Research on the mitophagy initiation complex using an in vivo protein-protein interaction assay

YANG LIU [Graduate student (D5/5)・JSPS Research Fellow DC1, Laboratory of Mitochondrial Dynamics]

Date and Time 7 Oct. 2021 (Thu), 12:15~13:00
Place Online (Zoom) | An email will be sent with the meeting URL, ID, and password to all FBS members.
Language English
Contact

Koji Okamoto, Associate Professor
Tel: 06-6879-7970
E-mail: kokamoto[at]fbs.osaka-u.ac.jp

Research on the mitophagy initiation complex using an in vivo protein-protein interaction assay

Mitochondria-specific autophagy, termed mitophagy, is a fundamental catabolic pathway that mediates selective degradation of defective or excess mitochondria, contributing to mitochondrial quality and quantity control and cellular homeostasis.
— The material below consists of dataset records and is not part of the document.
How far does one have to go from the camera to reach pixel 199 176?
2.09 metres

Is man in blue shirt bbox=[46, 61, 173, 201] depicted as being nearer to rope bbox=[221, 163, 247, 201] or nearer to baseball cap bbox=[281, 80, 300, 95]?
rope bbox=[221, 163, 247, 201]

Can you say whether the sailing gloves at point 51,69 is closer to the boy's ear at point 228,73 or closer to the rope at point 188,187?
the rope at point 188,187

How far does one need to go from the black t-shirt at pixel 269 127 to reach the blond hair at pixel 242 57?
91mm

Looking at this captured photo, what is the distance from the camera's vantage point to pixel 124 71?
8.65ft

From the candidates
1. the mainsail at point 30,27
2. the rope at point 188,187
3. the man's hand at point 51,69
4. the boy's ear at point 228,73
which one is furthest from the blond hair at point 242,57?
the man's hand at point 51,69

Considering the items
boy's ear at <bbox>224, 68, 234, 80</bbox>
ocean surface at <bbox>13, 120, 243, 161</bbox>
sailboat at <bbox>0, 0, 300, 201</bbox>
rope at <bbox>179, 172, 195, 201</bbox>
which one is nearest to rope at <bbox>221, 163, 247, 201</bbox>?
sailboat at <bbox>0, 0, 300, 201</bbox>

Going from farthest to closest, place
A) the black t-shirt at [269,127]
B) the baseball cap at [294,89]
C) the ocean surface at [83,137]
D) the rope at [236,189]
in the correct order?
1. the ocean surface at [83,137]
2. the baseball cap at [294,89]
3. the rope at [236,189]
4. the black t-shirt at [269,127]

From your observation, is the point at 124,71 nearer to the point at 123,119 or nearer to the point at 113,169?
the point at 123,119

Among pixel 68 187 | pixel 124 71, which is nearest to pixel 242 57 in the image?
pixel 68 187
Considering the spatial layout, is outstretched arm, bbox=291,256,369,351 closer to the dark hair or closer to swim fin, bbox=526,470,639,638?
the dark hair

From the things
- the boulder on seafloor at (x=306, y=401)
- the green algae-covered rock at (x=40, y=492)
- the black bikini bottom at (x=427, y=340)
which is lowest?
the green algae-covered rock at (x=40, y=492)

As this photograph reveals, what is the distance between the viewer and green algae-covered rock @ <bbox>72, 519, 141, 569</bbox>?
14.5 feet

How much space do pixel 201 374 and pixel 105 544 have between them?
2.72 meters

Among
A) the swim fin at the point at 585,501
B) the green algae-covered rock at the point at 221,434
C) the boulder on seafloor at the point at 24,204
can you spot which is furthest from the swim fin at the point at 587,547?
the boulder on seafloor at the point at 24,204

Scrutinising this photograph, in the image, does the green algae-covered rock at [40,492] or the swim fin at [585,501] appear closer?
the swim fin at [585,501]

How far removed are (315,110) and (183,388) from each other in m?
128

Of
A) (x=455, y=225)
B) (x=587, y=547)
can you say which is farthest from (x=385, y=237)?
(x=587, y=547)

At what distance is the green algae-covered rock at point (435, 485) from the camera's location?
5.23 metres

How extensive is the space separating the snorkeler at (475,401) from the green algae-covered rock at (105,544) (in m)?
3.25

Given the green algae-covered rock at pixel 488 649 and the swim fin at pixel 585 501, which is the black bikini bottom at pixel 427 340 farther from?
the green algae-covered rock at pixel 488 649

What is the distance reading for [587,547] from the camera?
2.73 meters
Mitophagy is an intracellular process conversed from yeast to humans, and impairments in mitophagy are thought to be associated with various disorders such as neurodegeneration, heart/liver failure, aging, and cancer. In budding yeast, the single-pass membrane protein Atg32 accumulates on the surface of mitochondria and forms a mitophagy initiation complex via its interactions with Atg11, a scaffold promoting assembly of other Atg proteins required for autophagosome formation, and Atg8, a ubiquitin-like fold that is conjugated to the phospholipid phosphatidylethanolamine and mediates autophagosome formation. Although this complex is crucial for mitophagy, how its formation is regulated and how it functions in the initiation events remain poorly understood. To solve these issues, we have applied NanoLuc Binary Technology (NanoBiT) to establish a quantitative assay for Atg32-Atg11 and Atg32-Atg8 interactions. This assay is a bioluminescence-based detection system capable of analyzing protein-protein interactions in live cells that is smaller-scale and faster compared to co-immunoprecipitation. In this colloquium, we will summarize our latest data on proteins critical for Atg32-Atg11 and Atg32-Atg8 interactions and discuss about how the mitophagy initiation complex drives formation of autophagosomes surrounding mitochondria.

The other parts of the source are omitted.